C'est là qu'intervient l'inaptitude au poste de travail. Certains veulent y voir une définition en creux de l'aptitude. Serait " apte " qui n'est pas " inapte ". Ces notions ne sont pourtant pas les deux faces d'une même médaille : l'aptitude est une garantie juridique et assurantielle pour l'employeur, l'inaptitude lui permet une gestion médicale de " l'employabilité " du travailleur. Actuellement, le prétexte officiel justifiant l'inaptitude au poste est la mise en sécurité de la santé du travailleur.

Mais, nous l'avons vu lors d'un précédent billet, les moyens du basculement vers une sélection médicale de la main d'œuvre sont présents, en germe, dans la réglementation de janvier 2012, que l'exécutif actuel n'a visiblement pas l'intention de réformer.

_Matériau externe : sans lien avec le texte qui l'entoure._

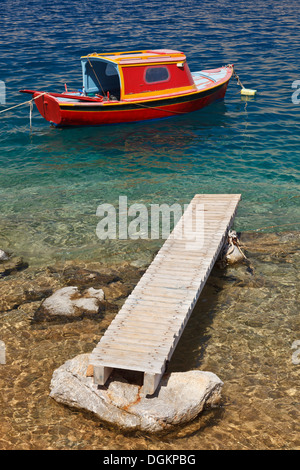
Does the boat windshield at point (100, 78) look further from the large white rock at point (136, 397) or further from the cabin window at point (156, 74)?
the large white rock at point (136, 397)

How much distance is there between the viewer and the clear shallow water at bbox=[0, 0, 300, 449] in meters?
8.03

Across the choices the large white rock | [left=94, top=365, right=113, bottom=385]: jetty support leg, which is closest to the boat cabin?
the large white rock

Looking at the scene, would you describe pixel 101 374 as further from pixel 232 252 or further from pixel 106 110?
pixel 106 110

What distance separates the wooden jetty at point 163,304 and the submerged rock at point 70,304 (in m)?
1.30

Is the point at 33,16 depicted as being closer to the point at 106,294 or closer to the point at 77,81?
the point at 77,81

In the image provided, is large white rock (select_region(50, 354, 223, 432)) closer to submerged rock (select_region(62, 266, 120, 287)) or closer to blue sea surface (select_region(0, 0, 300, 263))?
submerged rock (select_region(62, 266, 120, 287))

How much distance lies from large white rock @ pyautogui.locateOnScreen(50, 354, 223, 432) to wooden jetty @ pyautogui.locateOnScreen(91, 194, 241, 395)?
217 mm

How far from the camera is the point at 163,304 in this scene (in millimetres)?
9148

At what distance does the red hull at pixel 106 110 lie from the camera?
20.2 meters

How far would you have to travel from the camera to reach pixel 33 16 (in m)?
42.3

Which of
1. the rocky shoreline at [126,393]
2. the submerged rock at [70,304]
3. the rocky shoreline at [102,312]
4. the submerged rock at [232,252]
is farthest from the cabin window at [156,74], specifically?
the rocky shoreline at [126,393]

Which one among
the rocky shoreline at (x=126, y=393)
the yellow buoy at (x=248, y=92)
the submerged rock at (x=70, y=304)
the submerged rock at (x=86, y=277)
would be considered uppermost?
the yellow buoy at (x=248, y=92)

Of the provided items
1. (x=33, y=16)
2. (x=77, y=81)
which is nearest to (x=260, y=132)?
(x=77, y=81)
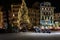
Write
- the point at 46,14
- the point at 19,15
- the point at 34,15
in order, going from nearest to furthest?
the point at 19,15
the point at 46,14
the point at 34,15

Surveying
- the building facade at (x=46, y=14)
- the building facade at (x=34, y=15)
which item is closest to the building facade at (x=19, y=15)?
the building facade at (x=34, y=15)

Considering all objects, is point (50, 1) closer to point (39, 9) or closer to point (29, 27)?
point (39, 9)

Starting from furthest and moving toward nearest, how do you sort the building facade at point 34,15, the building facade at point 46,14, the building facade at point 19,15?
1. the building facade at point 34,15
2. the building facade at point 46,14
3. the building facade at point 19,15

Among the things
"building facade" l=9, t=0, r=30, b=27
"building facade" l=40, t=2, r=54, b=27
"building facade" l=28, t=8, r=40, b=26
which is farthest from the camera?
"building facade" l=28, t=8, r=40, b=26

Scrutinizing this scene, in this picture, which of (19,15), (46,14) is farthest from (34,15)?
(19,15)

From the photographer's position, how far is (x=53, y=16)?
45.1 m

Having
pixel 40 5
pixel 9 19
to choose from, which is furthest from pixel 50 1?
pixel 9 19

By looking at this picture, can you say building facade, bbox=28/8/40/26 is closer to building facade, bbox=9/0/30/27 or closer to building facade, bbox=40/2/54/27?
building facade, bbox=40/2/54/27

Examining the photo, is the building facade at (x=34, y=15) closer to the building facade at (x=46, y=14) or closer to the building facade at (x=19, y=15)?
the building facade at (x=46, y=14)

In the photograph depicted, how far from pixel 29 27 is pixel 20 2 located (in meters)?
6.20

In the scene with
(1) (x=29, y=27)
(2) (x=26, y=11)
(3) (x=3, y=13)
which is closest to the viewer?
(1) (x=29, y=27)

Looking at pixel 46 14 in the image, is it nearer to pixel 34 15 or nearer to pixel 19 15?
pixel 34 15

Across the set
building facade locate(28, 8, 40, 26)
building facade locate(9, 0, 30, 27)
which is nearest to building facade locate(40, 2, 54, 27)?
building facade locate(28, 8, 40, 26)

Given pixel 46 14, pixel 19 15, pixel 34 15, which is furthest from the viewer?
pixel 34 15
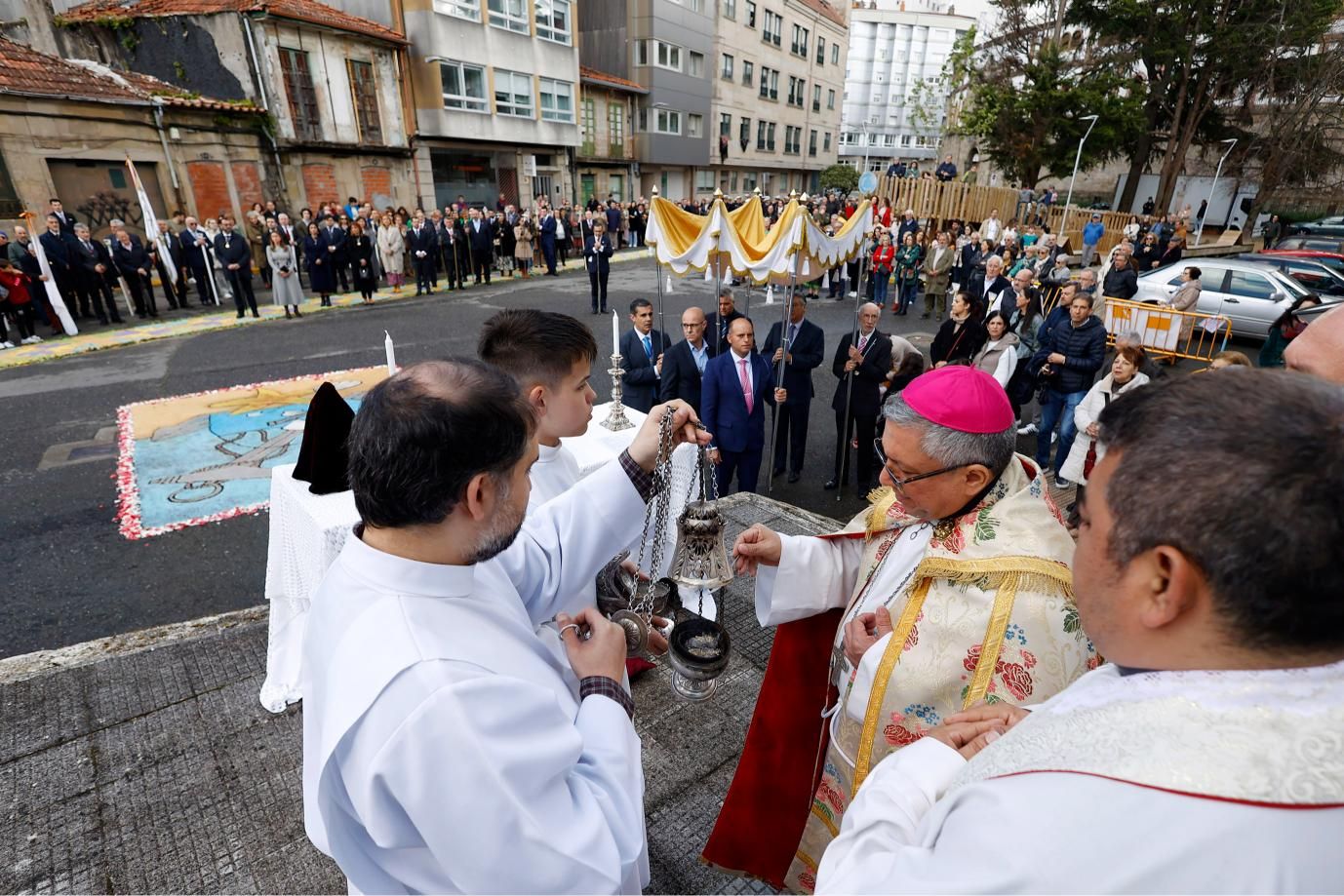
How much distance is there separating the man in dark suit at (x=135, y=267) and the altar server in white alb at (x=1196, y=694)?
1618 cm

Parions que dès le retour d'une mandature plus explicitement favorable aux employeurs, au prétexte de " compétitivité " et de " coût de la main d'œuvre " qui seraient, selon eux, plombé par la prévention et la protection des " inemployables ", se mettrait en place une véritable sélection médicale de la main d'œuvre par des médecins, qui n'auraient plus de médecins du travail que le nom.

Pire encore, le ver est dans le fruit et a même commencé à le dévorer : une étude effectuée en région sur les conséquences de l'inaptitude au poste nous le démontre.

Pour la moitié des salariés inaptes à leur poste de travail la cause médicale de l'inaptitude au poste est liée aux conséquences du travail sur leur santé. Un tiers était âgé de plus de 50 ans. 90% des salariés déclarés " inaptes au poste " sont licenciés, 3% sont admis à la retraite, 1% démissionnent. Seuls 22% retrouvent un emploi mais, deux fois sur trois, il y a perte de salaire. Dans le merveilleux système social actuel, les salariés malades ou usés par le travail sont jetés hors de l'entreprise. L'avenir est déjà là et dans une République d'égalité et de fraternité, la représentation nationale détourne le regard.

Il est pourtant urgent de traduire dans ce domaine ce que depuis 1989, en matière de prévention, et depuis 2002, en matière d'obligation de sécurité, la loi impose aux employeurs : éviter le risque et adapter le travail à l'Homme.

Ces deux principes fondamentaux et le principe général de non-discrimination sur des critères de santé imposent que " l'aptitude au poste de travail ", danger d'exclusion pour les travailleurs, soit abolie. Il faut en finir avec l'aptitude du travailleur : c'est le poste de travail qui doit être qualifié d'apte ou d'inapte à recevoir le travailleur quels que soient son âge, son état de santé, son handicap. Les droits à un emploi et à la protection de la santé sont tous deux inscrits dans la Constitution de la République. Il est attristant de devoir le rappeler.